John wins the Heisman during a downturn in Joey's illness. During his acceptance speech, John names Joey as his prime motivator, then gradually breaks down in tears, as he tells everyone he wants Joey to have his trophy, for inspiring him and for enduring so much difficulty with leukemia. The whole Cappelletti family is there, and Joey runs to John's side.

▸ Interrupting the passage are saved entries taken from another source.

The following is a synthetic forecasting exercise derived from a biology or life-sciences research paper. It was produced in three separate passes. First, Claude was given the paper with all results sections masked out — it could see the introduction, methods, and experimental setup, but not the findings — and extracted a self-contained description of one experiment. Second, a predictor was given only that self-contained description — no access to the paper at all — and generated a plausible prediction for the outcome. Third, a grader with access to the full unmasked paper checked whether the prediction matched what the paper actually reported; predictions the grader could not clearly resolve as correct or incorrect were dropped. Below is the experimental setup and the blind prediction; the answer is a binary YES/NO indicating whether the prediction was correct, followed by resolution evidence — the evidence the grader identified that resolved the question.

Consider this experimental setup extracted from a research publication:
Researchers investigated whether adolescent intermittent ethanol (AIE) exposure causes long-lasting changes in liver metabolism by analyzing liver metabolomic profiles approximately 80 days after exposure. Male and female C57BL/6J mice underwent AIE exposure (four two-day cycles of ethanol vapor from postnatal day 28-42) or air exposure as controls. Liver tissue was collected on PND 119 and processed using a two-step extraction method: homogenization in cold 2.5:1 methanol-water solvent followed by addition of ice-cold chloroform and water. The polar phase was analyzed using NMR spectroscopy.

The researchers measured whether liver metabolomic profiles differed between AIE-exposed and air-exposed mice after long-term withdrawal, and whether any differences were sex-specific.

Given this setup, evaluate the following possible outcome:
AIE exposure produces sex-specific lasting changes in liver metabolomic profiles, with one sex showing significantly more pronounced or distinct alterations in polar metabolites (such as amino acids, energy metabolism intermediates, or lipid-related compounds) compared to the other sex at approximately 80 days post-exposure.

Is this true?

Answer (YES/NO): NO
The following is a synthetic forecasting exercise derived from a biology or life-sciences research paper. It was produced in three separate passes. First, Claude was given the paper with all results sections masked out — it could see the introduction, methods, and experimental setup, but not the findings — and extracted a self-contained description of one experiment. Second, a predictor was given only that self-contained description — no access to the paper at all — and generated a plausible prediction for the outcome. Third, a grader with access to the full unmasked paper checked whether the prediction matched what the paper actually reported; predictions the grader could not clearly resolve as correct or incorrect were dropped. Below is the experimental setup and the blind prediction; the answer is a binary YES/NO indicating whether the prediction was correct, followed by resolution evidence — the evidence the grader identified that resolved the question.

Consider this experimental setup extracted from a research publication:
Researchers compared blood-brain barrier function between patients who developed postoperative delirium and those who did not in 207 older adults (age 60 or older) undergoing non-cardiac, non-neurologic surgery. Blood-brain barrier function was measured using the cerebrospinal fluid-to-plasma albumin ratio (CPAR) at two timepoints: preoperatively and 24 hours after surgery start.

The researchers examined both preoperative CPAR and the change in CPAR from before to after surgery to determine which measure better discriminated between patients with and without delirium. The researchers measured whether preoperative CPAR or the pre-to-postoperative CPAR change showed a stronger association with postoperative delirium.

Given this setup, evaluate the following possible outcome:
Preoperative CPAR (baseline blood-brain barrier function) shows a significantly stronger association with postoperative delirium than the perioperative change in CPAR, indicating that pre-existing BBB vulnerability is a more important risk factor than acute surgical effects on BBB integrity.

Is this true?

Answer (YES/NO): NO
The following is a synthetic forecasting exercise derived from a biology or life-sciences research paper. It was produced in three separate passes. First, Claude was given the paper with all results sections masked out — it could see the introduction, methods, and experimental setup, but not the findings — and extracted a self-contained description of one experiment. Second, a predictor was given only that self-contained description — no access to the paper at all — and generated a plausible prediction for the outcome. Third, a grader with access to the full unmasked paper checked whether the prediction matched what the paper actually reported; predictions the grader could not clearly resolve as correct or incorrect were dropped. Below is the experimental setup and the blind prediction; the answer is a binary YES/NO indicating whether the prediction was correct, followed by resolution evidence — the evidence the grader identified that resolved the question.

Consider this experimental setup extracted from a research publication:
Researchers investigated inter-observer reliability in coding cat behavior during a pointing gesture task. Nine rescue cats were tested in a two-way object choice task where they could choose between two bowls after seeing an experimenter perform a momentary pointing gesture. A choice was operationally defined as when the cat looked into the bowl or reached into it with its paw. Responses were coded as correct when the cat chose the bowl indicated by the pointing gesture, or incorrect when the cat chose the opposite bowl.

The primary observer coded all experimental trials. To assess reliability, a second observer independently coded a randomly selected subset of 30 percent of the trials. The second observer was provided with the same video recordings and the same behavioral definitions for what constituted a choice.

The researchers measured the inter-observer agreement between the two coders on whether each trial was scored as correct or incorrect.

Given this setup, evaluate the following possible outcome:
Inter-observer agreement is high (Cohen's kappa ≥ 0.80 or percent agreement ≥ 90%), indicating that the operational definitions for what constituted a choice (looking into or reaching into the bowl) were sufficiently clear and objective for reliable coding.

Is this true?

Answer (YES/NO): YES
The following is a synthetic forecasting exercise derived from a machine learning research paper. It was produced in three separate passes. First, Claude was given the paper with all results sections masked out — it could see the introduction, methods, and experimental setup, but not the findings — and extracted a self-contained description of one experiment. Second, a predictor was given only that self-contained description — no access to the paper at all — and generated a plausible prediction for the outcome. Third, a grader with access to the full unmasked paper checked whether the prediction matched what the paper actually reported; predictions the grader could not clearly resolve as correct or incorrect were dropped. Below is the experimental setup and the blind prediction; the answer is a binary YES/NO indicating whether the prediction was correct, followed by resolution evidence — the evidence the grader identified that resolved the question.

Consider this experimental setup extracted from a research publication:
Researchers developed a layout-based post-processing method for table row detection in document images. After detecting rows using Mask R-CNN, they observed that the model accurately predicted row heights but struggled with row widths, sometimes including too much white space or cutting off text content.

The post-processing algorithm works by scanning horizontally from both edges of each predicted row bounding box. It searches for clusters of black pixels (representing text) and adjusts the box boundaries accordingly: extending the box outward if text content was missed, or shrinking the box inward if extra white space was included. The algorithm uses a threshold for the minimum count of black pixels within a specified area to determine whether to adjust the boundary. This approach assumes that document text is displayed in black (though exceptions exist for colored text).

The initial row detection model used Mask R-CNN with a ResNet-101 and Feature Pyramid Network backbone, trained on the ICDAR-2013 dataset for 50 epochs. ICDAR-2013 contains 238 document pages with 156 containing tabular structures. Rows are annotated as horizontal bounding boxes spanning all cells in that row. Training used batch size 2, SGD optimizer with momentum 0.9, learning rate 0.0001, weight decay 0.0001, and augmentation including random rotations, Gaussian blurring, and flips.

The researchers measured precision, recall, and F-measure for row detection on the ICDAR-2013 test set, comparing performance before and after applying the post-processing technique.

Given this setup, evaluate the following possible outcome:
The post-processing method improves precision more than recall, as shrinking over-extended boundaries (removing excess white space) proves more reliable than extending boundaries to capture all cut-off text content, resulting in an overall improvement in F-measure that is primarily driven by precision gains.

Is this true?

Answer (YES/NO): YES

The film ends by revealing Joey succumbed to his leukemia and died with John by his side on April 8, 1976.

==Cast==
- Geraldine Page as Anne Cappelletti
- Gerald S. O'Loughlin as John Cappelletti Sr
- Marc Singer as John Cappelletti
- Jeffrey Lynas as Joey Cappelletti
- Paul Picerni as Joe Paterno
- Kathleen Beller as Jean Cappelletti
- Linda Kelsey as Joyce Cappelletti (also Narrator)
- Steve Guttenberg as Michael Cappelletti
- James Karen as Dr. Wingreen

==Reception==
The film was adapted from a best-selling biography of the brothers, and was well presented and well received. It also appeared later on home video in 1995. It was the most-viewed prime-time television show of the week upon its first airing in April 1977. The movie got 96% on Rotten Tomatoes.

== Home media ==
The film was released by MTM Home Video in 1995 on VHS.

==Nominations==
The film was nominated for Outstanding Directing in a Special Program - Drama or Comedy and Outstanding Writing in a Special Program - Drama or Comedy - Original Teleplay at the Emmy Awards, as well as for the Golden Globe Best Motion Picture Made for TV in 1978.